Meskipun berprospek cerah, ternyata program IISMA pun masih memiliki kekurangan yang masih harus diperbaiki.

“Mungkin salah satu kekurangannya itu adalah proses persiapan sebelum keberangkatan yang cukup memakan waktu dan rumit, apalagi proses yang berkaitan dengan dokumen-dokumen resmi,” tutur Nafisa.

Sementara menurut Dimas, kekurangan dari program IISMA disebabkan karena eksekusi dari program IISMA yang kurang tepat.

“Program ini masih baru, sehingga belum menjangkau banyak mahasiswa. Selain itu juga, banyak kekurangan dari segi teknis, terutama pada jadwal dan administratif. Namun secara keseluruhan, saya menemukan lebih banyak kelebihan pada program ini,” 

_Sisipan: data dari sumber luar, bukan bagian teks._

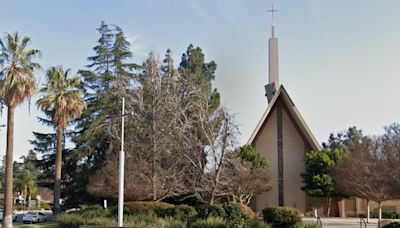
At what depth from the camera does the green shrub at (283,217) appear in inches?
890

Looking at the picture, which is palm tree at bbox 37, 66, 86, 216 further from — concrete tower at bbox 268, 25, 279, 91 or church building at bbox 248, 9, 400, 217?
concrete tower at bbox 268, 25, 279, 91

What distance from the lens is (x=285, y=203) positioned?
5672cm

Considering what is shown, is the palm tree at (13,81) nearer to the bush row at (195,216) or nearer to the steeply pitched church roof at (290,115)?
the bush row at (195,216)

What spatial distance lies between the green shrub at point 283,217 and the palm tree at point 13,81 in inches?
664

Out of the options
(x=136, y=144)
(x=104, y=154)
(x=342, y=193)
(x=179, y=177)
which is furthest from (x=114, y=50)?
(x=342, y=193)

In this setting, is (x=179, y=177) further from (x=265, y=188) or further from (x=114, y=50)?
(x=114, y=50)

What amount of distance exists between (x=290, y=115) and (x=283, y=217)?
122ft

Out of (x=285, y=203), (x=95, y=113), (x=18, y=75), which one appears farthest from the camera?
(x=285, y=203)

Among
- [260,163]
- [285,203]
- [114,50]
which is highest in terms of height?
[114,50]

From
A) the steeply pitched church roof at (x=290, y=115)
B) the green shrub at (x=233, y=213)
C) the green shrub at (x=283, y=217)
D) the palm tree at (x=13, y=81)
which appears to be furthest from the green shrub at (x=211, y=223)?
the steeply pitched church roof at (x=290, y=115)

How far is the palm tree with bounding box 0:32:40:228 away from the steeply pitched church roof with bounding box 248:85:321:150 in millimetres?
28409

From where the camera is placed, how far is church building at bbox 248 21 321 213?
187 feet

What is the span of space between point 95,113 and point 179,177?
16.6 metres

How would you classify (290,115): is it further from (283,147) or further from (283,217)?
(283,217)
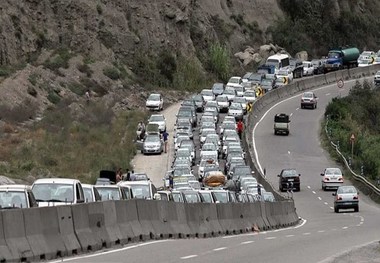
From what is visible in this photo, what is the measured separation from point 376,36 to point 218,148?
75.0 m

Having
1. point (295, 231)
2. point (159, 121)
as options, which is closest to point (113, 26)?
point (159, 121)

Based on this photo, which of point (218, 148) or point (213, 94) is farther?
point (213, 94)

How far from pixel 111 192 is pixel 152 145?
48662 millimetres

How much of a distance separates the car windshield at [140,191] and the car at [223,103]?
64972 millimetres

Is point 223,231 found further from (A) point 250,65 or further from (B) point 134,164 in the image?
(A) point 250,65

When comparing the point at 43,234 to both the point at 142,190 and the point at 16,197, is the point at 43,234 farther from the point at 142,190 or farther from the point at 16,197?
the point at 142,190

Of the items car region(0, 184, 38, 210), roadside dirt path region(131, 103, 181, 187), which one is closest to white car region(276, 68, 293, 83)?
roadside dirt path region(131, 103, 181, 187)

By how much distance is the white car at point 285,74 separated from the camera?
375 ft

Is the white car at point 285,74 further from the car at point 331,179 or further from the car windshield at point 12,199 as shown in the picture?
the car windshield at point 12,199

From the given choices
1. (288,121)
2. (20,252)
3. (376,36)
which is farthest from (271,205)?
(376,36)

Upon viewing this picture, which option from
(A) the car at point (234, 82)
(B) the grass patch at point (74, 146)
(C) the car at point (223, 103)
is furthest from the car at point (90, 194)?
(A) the car at point (234, 82)

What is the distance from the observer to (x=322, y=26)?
141875 millimetres

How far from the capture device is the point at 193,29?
393 ft

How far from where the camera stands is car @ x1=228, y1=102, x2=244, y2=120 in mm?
93644
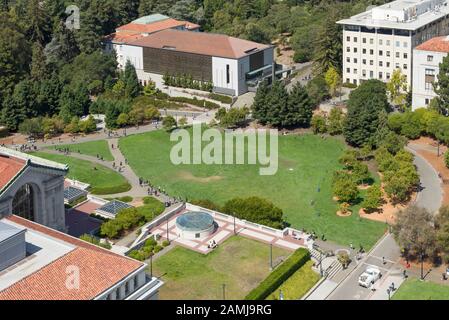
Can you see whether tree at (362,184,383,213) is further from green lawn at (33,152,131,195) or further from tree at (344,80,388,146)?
green lawn at (33,152,131,195)

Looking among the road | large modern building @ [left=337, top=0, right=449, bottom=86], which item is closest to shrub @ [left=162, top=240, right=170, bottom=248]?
the road

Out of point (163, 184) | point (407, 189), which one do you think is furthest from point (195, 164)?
point (407, 189)

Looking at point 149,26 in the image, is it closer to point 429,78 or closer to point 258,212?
point 429,78

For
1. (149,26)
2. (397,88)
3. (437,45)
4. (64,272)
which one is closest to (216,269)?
(64,272)

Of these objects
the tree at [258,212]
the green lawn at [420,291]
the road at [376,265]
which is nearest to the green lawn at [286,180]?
the road at [376,265]

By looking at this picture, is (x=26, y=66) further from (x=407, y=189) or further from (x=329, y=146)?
(x=407, y=189)

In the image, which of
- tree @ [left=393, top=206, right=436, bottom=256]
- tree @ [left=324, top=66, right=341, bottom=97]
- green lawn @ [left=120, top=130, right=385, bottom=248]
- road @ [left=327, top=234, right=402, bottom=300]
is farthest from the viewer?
tree @ [left=324, top=66, right=341, bottom=97]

Munculnya Kampus Merdeka lambat laun membuat organisasi kampus sedikit meredup sehingga banyak organisasi kekurangan peminat dan terpaksa dibekukan. Hal ini dikarenakan banyak mahasiswa yang lebih mengutamakan bekerja dibandingkan menghidupkan organisasi. Selain itu, menurut pernyataan Nafisa, program Kampus Merdeka dianggap memberikan impact yang lebih besar impact-nya dibandingkan organisasi kampus.

“Mungkin karena branding Kampus Merdeka itu lebih luas dibandingkan organisasi kampus ya, especially sudah mencakup level nasional, berhubung (Kampus Merdeka) merupakan program dari pemerintah juga,”

Dimas yang pada saat ini sedang tidak mengikuti organisasi secara aktif memiliki pendapat lain terkait meredupnya organisasi kampus akibat keberadaan program Kampus merdeka.

“Organisasi maupun Kampus Merdeka hanyalah sebuah sarana. Tujuan saya (mengikuti Kampus Merdeka) adalah meningkatkan (upgrade) diri saya, meningkatkan nilai sumber daya manusia yang dapat saya berikan kepada orang-orang di sekeliling saya. Pilihan organisasi maupun Kampus Merdeka, menurut saya adalah preferensi pribadi setiap mahasiswa, menyesuaikan kondisinya masing-masing. Kebetulan, saya menemukan kesempatan untuk mencapai tujuan ini dengan lebih baik melalui Kampus Merdeka,” tutur Dimas. 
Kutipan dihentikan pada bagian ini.